Personal information
- Born: 22 June 1961 (age 65) Beare Green, Surrey, England
- Height: 180 cm (5 ft 11 in)
- Weight: 79 kg (174 lb)

Sport
- Sport: Field hockey

Senior career
- Years: Team / Caps / Goals
- 1979–1982: Hounslow / - / -
- 1982–1990: Southgate / - / -
- 1992–1993: East Grinstead / - / -
- 1995–1996: Richmond / - / -

National team
- Years: Team / Caps / Goals
- –: Great Britain /  / -
- –: England /  / -

Medal record
Men's field hockey
Representing Great Britain
Olympic Games
| Gold medal – first place | 1988 Seoul | Team competition |
| Bronze medal – third place | 1984 Los Angeles | Team competition |
Champions Trophy
| Silver medal – second place | 1985 Perth | Team competition |
Representing England
World Cup
| Silver medal – second place | 1986 London | Team competition |
European Championship
| Silver medal – second place | 1987 Moscow | Team |
| Bronze medal – third place | 1991 Paris | Team |

= Stephen Batchelor (field hockey) =

British field hockey player (born 1961)

Stephen James Batchelor (born 22 June 1961) is an English former field hockey player who competed at three Olympic Games and won a gold medal at the 1988 Summer Olympics.

== Biography ==
Batchelor was born in Beare Green, Surrey and educated at Millfield School. He started playing club hockey for Hounslow Hockey Club in the Men's England Hockey League.

After signing for Southgate Hockey Club, he was selected to represent Great Britain the 1984 Olympic Games in Los Angeles, where he won a bronze medal in the field hockey tournament. He was part of the silver medal winning Great Britain team that competed at the 1985 Men's Hockey Champions Trophy in Perth, Australia.

Batchelor won silver with the England squad at the 1986 Hockey World Cup before winning gold at his second Olympics in Seoul in 1988. During the hockey tournament, Batchelor set up Imran Sherwani in the final against West Germany.
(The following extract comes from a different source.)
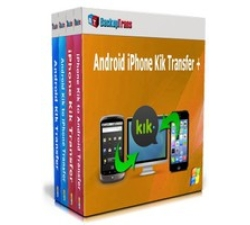 Backuptrans Android iPhone Kik Transfer + (Family Edition) Coupons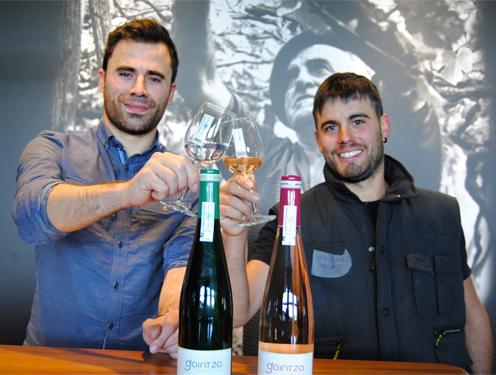 4th generation brothers Joseba and Urtzi Lazkano now run the winery.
Still at Southgate, Batchelor represented England at the 1990 Men's Hockey World Cup but shortly afterwards in August 1990, signed to play for East Grinstead Hockey Club.

While at East Grinstead, he represented Great Britain at the 1992 Olympic Games in Barcelona, which was his third Olympics.

Batchelor had played international hockey for twelve years before retiring after the 1992 Olympics, although he did go on to become player coach at Richmond Hockey Club.

He is head of admissions at Cranleigh School, and coaches the U14 boys and girls hockey teams. He lives in Cranleigh and has four children with his wife Jackie.